Spatial relationship records
## BEGIN

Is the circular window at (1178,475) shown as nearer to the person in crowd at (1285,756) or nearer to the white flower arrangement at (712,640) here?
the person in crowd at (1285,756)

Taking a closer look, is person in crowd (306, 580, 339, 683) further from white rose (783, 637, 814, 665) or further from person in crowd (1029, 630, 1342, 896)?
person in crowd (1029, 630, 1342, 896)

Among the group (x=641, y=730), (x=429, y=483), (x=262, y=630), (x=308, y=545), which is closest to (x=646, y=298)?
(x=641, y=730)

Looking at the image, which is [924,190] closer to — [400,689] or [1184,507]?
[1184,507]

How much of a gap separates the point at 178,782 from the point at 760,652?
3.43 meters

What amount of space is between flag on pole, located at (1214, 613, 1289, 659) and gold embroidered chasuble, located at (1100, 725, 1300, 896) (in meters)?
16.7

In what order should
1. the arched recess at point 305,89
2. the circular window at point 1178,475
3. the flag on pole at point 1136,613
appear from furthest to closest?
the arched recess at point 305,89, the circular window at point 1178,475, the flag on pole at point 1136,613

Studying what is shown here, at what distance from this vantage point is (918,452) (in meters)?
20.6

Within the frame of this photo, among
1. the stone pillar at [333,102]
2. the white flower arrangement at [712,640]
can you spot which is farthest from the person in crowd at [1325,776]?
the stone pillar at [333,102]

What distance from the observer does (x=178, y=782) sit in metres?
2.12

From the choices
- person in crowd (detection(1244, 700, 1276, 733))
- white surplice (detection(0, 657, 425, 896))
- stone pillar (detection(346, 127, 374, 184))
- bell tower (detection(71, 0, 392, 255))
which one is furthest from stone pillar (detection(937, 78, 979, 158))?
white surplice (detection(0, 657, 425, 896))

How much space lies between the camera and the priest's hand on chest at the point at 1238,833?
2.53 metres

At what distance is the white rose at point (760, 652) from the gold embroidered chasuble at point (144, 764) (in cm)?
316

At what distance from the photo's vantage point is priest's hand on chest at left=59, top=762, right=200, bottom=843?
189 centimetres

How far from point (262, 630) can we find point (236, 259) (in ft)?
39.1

## END

> Task prompt: Reproduce only those lines of the entries above that run from the line with "In what order should" to the final line.

> Exercise output:
In what order should
1. the arched recess at point 305,89
2. the circular window at point 1178,475
3. the flag on pole at point 1136,613
appear from furthest to closest?
the arched recess at point 305,89, the circular window at point 1178,475, the flag on pole at point 1136,613

Studying what is shown here, at what distance from this vantage point is (918,452) (in meters)?
20.6

Within the frame of this photo, among
1. the stone pillar at [333,102]
2. the white flower arrangement at [712,640]
can you spot which is farthest from the person in crowd at [1325,776]?
the stone pillar at [333,102]

What distance from the observer does (x=178, y=782) sit in metres?
2.12

From the choices
- person in crowd (detection(1244, 700, 1276, 733))
- white surplice (detection(0, 657, 425, 896))
- stone pillar (detection(346, 127, 374, 184))
- bell tower (detection(71, 0, 392, 255))
which one is furthest from stone pillar (detection(937, 78, 979, 158))?
white surplice (detection(0, 657, 425, 896))

How much space lies between the camera and the priest's hand on chest at the point at 1238,833?
2.53 metres

At what distance is the white rose at point (760, 652) from the gold embroidered chasuble at point (144, 764) (in cm)?
316

At what distance from the photo's vantage point is priest's hand on chest at left=59, top=762, right=200, bottom=843?
189 centimetres

How far from point (262, 630) can we find point (236, 259) (in ft)?
39.1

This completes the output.